[Exercise instructions]
(1) In the movie quiz text, take the part that opens with "Quiz the one" and closes with "easy around here.", and swap "plate" for "menu". What does that part read like?
(2) In the movie quiz text, who plays the drunk fellow in Charlie Chan in Paris?
(3) Put this sentence from the movie quiz text into Spanish: "Charlie has come to Paris to investigate a scam involving counterfeit bonds being issued by a French bank."

[Extract provided]
Quiz the one hundred-and-twentieth: Bon appetit! (Part one)
Time to dig in to another movie quiz. What’s on the plate this week? Well, you be the judge. A slightly more challenging selection for you, but things were starting to get a little too easy around here.
Charlie Chan in Paris (1935)
*. In my notes on Charlie Chan in London I mentioned how little time Charlie actually spent in London. In this movie he arrives in Paris, which is actually where all the action of the film takes place. Though Paris is only evoked quickly through glimpses of the Eiffel Tower, Opera, and Arc de Triomphe in the background. Most of the characters have French names, but none of them even try to affect a French accent. In fact, it feels so much like the same cast as the previous film that I even thought the drunk fellow was being played by the same actor. He wasn’t. He’s Erik Rhodes here, Paul England in London.
*. It’s a very similar film as London, as you might expect given how they were turning these things out. Charlie has come to Paris to investigate a scam involving counterfeit bonds being issued by a French bank. There are a bunch of suspects who all seem guilty of something. There are a pair of young lovers who are in trouble, but they get to marry at the end thanks to Charlie catching the counterfeit gang by faking being shot. This is how Charlie Chan in London ends as well.

[Records shown]
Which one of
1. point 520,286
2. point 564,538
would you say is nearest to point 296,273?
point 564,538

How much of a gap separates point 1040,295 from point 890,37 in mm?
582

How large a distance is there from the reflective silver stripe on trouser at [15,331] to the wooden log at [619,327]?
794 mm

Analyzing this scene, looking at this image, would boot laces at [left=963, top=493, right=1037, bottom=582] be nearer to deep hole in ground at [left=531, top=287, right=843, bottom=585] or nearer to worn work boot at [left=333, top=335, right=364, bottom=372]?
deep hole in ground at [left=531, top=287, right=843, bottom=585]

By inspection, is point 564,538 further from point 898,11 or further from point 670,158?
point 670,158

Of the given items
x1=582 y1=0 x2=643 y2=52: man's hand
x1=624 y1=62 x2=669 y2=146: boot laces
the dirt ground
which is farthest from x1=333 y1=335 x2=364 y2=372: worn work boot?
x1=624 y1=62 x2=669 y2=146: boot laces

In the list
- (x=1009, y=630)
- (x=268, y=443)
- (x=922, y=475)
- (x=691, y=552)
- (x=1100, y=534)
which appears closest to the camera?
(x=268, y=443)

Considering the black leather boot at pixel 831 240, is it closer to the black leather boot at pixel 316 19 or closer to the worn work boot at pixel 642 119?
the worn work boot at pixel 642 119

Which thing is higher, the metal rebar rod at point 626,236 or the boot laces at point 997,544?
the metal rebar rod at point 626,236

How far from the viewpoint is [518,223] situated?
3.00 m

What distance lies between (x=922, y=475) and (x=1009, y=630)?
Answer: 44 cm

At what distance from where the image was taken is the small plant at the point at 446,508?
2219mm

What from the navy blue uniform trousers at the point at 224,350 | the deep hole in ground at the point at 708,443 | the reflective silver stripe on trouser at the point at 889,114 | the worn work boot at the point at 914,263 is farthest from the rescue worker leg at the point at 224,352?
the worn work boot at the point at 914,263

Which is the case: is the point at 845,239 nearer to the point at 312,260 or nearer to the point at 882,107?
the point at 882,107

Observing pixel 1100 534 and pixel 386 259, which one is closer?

[Answers to the problems]
(1)
Quiz the one hundred-and-twentieth: Bon appetit! (Part one)
Time to dig in to another movie quiz. What’s on the menu this week? Well, you be the judge. A slightly more challenging selection for you, but things were starting to get a little too easy around here.

(2) Erik Rhodes.

(3) Charlie ha venido a París para investigar una estafa relacionada con bonos falsificados emitidos por un banco francés.